I paused, letting the silence hang in the air.
“He’s not wrong,” I said.
The entire kingdom seemed to hold its breath.
“But here’s the thing,” I continued, a slow, easy grin spreading across my giant, projected face. “I’m your lazy, lecherous fool. Alistair sits in his golden palace, surrounded by yes-men, talking about ‘sacred trials’ and how suffering is good for you. I’m down here with you, fighting cursed loofahs and making sure your pants get sewn straight. He wants to bring back an age of war and misery. I want to make sure the beer is cold and the drains are clean. So I ask you: who would you rather have on your side?”
I leaned forward, as if sharing a secret. “And yeah, he called me the ‘Pervert Hero.’ He thinks that’s an insult. But I’m taking it back. If caring about the health, hygiene, and happiness of the fine, hard-working people in our hospitality district makes me a pervert, then yeah, I’m the Pervert Hero, and I’m damn proud of it!”

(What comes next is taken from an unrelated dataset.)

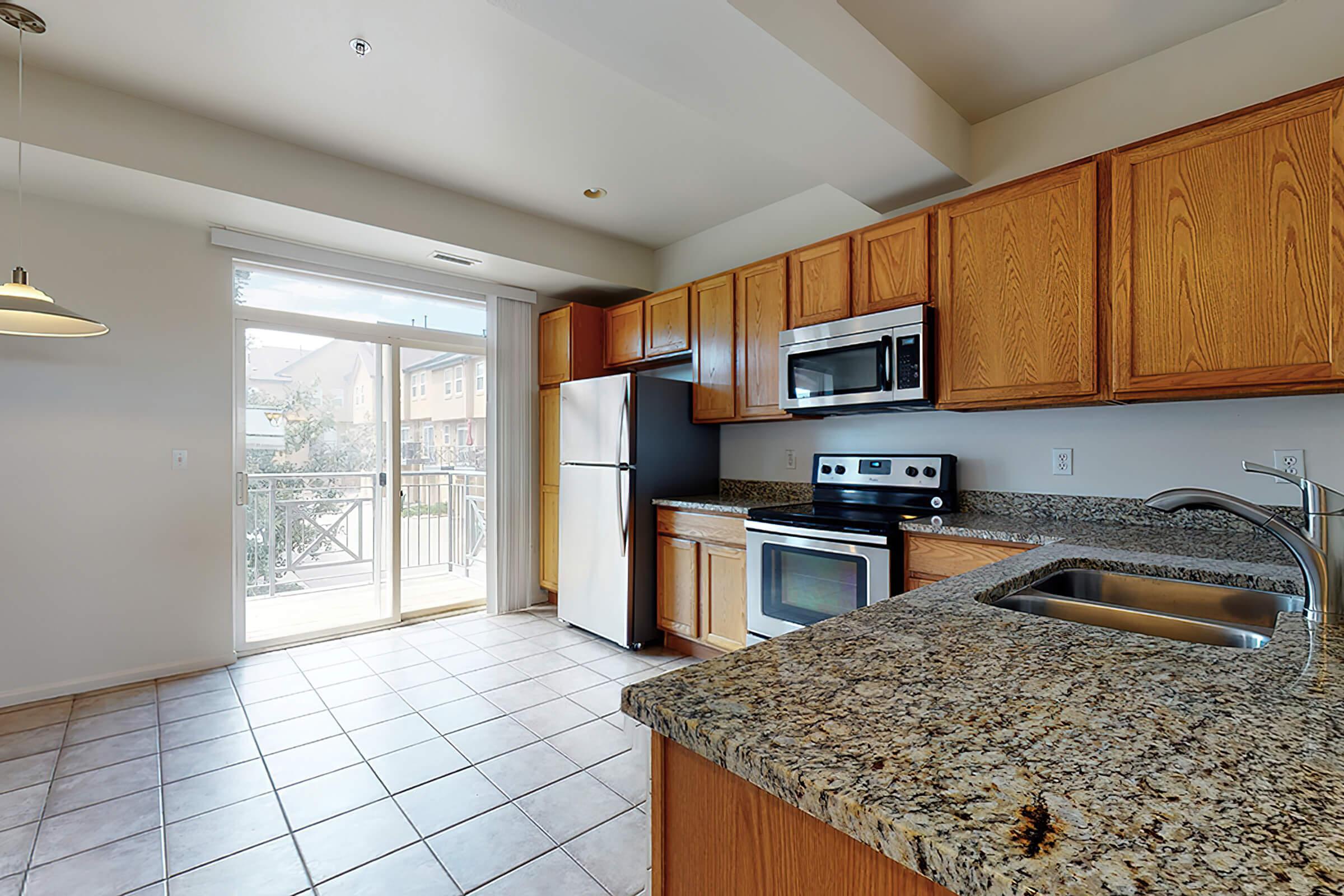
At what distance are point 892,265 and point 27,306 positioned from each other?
10.4ft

The first few laughs began to bubble up from the streets below.
“So, next time you hear some stuffy old bureaucrat from another country telling you that peace is a sickness and that you should be suffering more, just ask yourself one question: has he ever personally un-giggled a tailor for you? Did he invent a potion that can cure your hangover just by looking at it? No? Then maybe he should mind his own business.”
I gave the entire kingdom a lazy two-fingered salute. “Stay safe, stay clean, and don’t let anyone tell you that enjoying your peaceful life is a bad thing. Sukebe, out.”
The projection faded.
Back in the throne room, the Royal Council was in a state of stunned silence. The King looked utterly bewildered. Marie was hiding a very large, very satisfied smirk behind her fan.

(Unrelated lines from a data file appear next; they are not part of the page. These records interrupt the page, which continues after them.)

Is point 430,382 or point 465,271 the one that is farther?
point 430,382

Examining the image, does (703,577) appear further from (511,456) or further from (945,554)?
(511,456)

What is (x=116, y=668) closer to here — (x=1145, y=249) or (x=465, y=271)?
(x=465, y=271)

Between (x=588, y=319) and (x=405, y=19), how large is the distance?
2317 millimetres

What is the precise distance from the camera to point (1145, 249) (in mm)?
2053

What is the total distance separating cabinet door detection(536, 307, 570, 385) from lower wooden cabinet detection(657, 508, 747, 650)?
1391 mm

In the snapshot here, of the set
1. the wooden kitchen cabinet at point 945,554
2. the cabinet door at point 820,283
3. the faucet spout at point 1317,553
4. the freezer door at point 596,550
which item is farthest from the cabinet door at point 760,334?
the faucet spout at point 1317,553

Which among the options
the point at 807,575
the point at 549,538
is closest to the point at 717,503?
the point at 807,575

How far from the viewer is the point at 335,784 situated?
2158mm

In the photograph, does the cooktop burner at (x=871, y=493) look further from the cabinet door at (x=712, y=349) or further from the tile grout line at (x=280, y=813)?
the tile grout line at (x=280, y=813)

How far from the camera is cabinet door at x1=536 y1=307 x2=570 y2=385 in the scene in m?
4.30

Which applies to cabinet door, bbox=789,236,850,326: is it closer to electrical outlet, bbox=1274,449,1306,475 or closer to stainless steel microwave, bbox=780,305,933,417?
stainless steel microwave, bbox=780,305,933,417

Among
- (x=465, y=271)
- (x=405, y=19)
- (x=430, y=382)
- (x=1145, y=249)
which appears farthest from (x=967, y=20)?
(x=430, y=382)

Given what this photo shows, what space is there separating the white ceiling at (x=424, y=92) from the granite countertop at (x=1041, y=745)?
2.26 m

Then, reports started flooding in from the city guards. The panic was gone. The confusion had vanished. The city wasn’t in an uproar anymore. It was laughing. Bards in the taverns were already composing a new, slightly obscene anthem for the "Pervert Hero." Alistair’s solemn, holy accusation had been utterly defeated, turned into a kingdom-wide inside joke in the span of five minutes.
I had won the first battle of the information war. Not with dignity, not with honor, but with the ancient, sacred art of the shitpost.
Never underestimate the power of a good meme, I thought, a feeling of deep satisfaction washing over me. Your move, you sanctimonious old bastard.